### [Excerpt]
========================================

# ZTE Skate/Orange Monte Carlo



## cliche guevara (Jul 22, 2011)

Following on from the colossal success of the ZTE Blade/Orange San Francisco, Orange are gearing up to release their new top line own branded Android handset, the Monte Carlo, which is a rebranded ZTE Skate.







The handset features a 4.3 inch TFT screen displaying 800x480 pixels, 800mhz Qualcomm processor, 512MB RAM, 5mp camera with flash, running Android 2.3.

If the price is right I can see this being a huge hit. Needs to be around the £130 point imo.


----------



## Throbbing Angel (Aug 13, 2011)

I was just looking at this on the Orange site.

I've been wondering whether to get a SF for aaages now and just seen that they've gone *UP *in price on the Orange site (£105+£10)

The monte carlo is listed at £149.99+£10.  They have been raving about it on modaco (I think) for a while now.

The specs look good and are *listed in full over at GSM arena.*

Orange have a few own brand droids for sale now - how do the others compare, please?



I know they are a lot cheaper, so I am supposing that one gets what one pays for?


----------



## Throbbing Angel (Aug 13, 2011)

========================================

### [Recorded data]
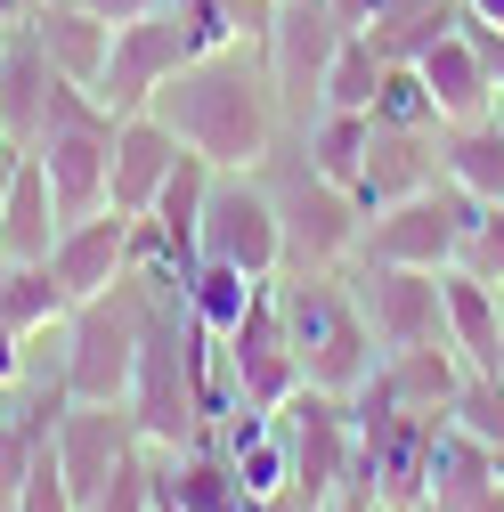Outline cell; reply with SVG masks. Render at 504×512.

========================================

### [Instructions to follow]
Print the ZTE Skate thread from "## cliche guevara" to "running Android 2.3." word for word.

### [Written solution]
## cliche guevara (Jul 22, 2011)

Following on from the colossal success of the ZTE Blade/Orange San Francisco, Orange are gearing up to release their new top line own branded Android handset, the Monte Carlo, which is a rebranded ZTE Skate.







The handset features a 4.3 inch TFT screen displaying 800x480 pixels, 800mhz Qualcomm processor, 512MB RAM, 5mp camera with flash, running Android 2.3.